[Text shown start]

The house on Chalfont Street in Salisbury was delightful. It was in no way fancy, but it sat on a quiet, secluded street, backed onto the beautiful Russ Hall Park, and the entire underneath of the house had been converted into a living area, meaning I had what was essentially a studio apartment to myself. Room for my bed, bookshelves, a couch, TV and even including my own toilet, I felt very independent and grown-up living here (and good thing too: I was 22 years old).

That’s a pretty underwhelming-looking building for the place that holds some of my fondest Brisbane memories. I mean, I watched the musical episode of Buffy in this house, for fuck’s sake.
The year and a bit spent in this house was almost entirely devoid of drama. Mum and Mike got along swimmingly—to the point where they married; I was continuing to get paid work at the radio station, working my way up from receptionist to “Black Thunder Pilot” to Community Switchboard coordinator; I graduated from The Actors Conservatory, and even performed in my first non-high school play. In short, life was really coming together.

[Text shown end]

→ Problem details:
Reproduce word for word the part of the passage about the house on Chalfont Street that begins at the words "The house on" and stops after the words "22 years old).". The entries further down play no part in any of this.

[Records supplied start]

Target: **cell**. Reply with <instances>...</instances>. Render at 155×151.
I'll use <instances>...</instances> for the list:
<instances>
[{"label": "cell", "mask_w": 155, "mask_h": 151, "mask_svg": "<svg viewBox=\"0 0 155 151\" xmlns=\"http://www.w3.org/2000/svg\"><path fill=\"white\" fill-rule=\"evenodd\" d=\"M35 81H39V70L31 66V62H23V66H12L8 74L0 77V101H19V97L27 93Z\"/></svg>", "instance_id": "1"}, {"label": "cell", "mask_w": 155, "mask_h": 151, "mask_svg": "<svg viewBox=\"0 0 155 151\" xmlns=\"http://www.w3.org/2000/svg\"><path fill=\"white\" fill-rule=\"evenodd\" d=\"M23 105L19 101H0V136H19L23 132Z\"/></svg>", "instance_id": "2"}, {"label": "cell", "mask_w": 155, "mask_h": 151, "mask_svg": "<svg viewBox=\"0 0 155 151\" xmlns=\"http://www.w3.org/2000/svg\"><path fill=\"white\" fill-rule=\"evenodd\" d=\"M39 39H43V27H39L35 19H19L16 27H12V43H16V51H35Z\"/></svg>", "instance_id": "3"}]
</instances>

[Records supplied end]
[Records supplied start]

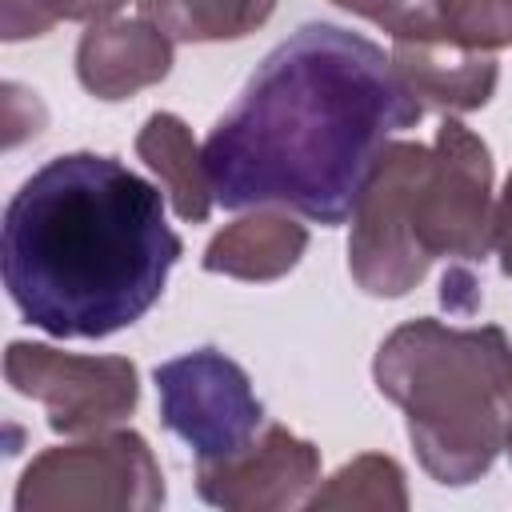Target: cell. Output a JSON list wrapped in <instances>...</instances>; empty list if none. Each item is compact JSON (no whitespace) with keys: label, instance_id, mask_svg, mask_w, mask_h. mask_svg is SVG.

[Records supplied end]

→ Response below:
The house on Chalfont Street in Salisbury was delightful. It was in no way fancy, but it sat on a quiet, secluded street, backed onto the beautiful Russ Hall Park, and the entire underneath of the house had been converted into a living area, meaning I had what was essentially a studio apartment to myself. Room for my bed, bookshelves, a couch, TV and even including my own toilet, I felt very independent and grown-up living here (and good thing too: I was 22 years old).